_Prompt_.
Turn every line of the records below into a JSON list of strings, one string per line, with blank lines left out. Leave out the pictures.
• • • •
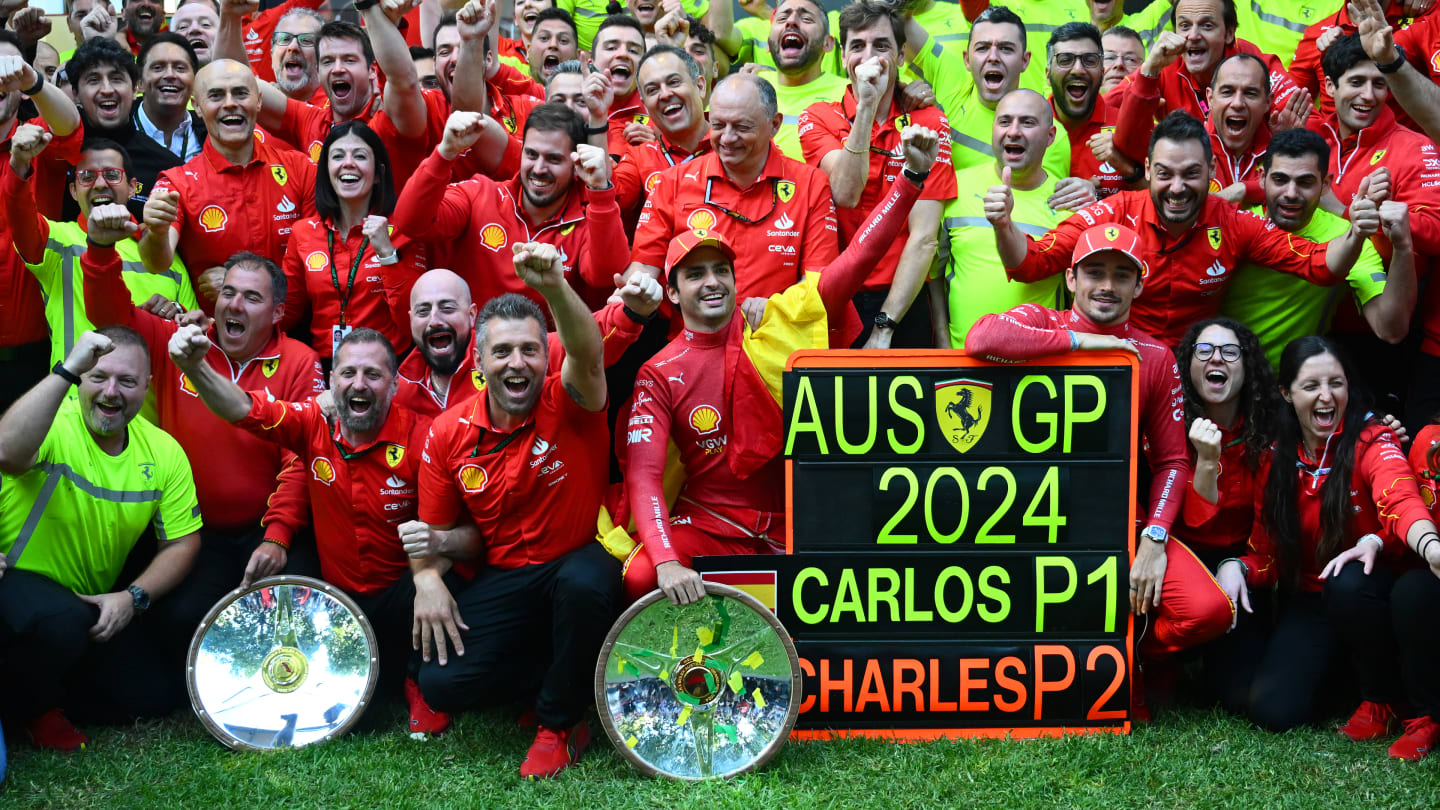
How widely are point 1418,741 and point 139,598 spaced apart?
210 inches

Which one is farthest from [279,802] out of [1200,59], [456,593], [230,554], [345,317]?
[1200,59]

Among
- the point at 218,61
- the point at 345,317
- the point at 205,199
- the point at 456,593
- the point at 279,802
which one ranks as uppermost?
the point at 218,61

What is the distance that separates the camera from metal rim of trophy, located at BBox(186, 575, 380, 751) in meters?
5.77

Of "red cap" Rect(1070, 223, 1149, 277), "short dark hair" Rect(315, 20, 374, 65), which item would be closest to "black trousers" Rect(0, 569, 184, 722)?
"short dark hair" Rect(315, 20, 374, 65)

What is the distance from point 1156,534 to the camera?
5762mm

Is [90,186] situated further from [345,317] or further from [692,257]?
[692,257]

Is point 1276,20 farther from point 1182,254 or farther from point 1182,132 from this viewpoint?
point 1182,254

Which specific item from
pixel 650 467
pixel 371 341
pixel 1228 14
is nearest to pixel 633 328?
pixel 650 467

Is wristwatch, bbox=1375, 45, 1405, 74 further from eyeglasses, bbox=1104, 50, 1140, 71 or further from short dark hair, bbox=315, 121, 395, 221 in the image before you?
short dark hair, bbox=315, 121, 395, 221

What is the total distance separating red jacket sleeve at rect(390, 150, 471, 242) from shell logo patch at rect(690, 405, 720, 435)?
5.41ft

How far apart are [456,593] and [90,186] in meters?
2.86

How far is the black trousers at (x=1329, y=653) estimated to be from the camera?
5.72 m

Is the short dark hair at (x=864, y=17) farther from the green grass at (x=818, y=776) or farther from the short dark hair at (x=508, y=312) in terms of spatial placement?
the green grass at (x=818, y=776)

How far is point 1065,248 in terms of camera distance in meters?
6.45
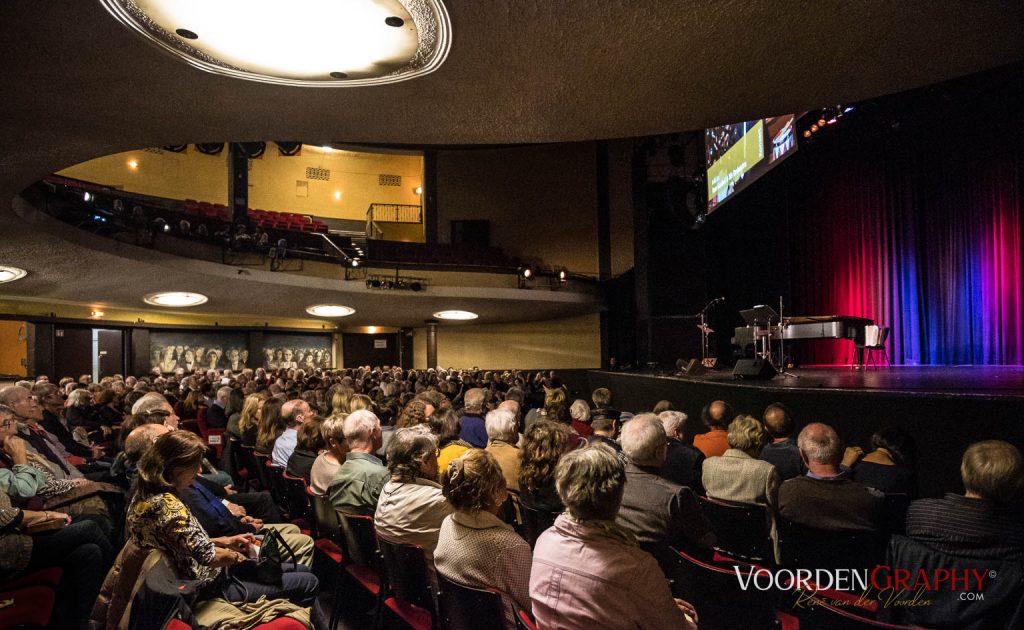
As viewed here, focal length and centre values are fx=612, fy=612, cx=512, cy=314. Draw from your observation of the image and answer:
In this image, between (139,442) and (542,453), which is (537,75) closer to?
(542,453)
• • • •
_Reply to the task_.
[
  "How widely are point 1418,741 and point 139,598 spaced apart?",
  "210 inches",
  "Which one is farthest from [279,802] out of [1200,59], [456,593], [230,554], [345,317]?",
  "[1200,59]",
  "Among",
  "- the point at 218,61",
  "- the point at 345,317",
  "- the point at 205,199",
  "- the point at 456,593",
  "- the point at 279,802",
  "which one ranks as uppermost?",
  "the point at 218,61",
  "What is the distance that separates the camera from metal rim of trophy, located at BBox(186, 575, 380, 751) in meters?",
  "5.77",
  "Of \"red cap\" Rect(1070, 223, 1149, 277), \"short dark hair\" Rect(315, 20, 374, 65), which item would be closest to \"black trousers\" Rect(0, 569, 184, 722)?",
  "\"short dark hair\" Rect(315, 20, 374, 65)",
  "What is the distance from point 1156,534 to the camera?",
  "5762mm",
  "Is [90,186] situated further from [345,317] or further from [692,257]?",
  "[692,257]",
  "Is point 1276,20 farther from point 1182,254 or farther from point 1182,132 from this viewpoint?",
  "point 1182,254",
  "Which specific item from",
  "pixel 650 467",
  "pixel 371 341",
  "pixel 1228 14",
  "is nearest to pixel 633 328?",
  "pixel 650 467",
  "Is wristwatch, bbox=1375, 45, 1405, 74 further from eyeglasses, bbox=1104, 50, 1140, 71 or further from short dark hair, bbox=315, 121, 395, 221 in the image before you?",
  "short dark hair, bbox=315, 121, 395, 221",
  "What is the total distance separating red jacket sleeve at rect(390, 150, 471, 242) from shell logo patch at rect(690, 405, 720, 435)?",
  "5.41ft",
  "How far apart are [456,593] and [90,186] in meters?",
  "2.86",
  "How far is the black trousers at (x=1329, y=653) estimated to be from the camera?",
  "5.72 m",
  "Is the short dark hair at (x=864, y=17) farther from the green grass at (x=818, y=776) or farther from the short dark hair at (x=508, y=312) in terms of spatial placement?",
  "the green grass at (x=818, y=776)",
  "How far is point 1065,248 in terms of camera distance in meters?",
  "6.45",
  "As viewed here, focal length and centre values are fx=612, fy=612, cx=512, cy=314. Draw from your observation of the image and answer:",
  "In this image, between (139,442) and (542,453), which is (537,75) closer to?",
  "(542,453)"
]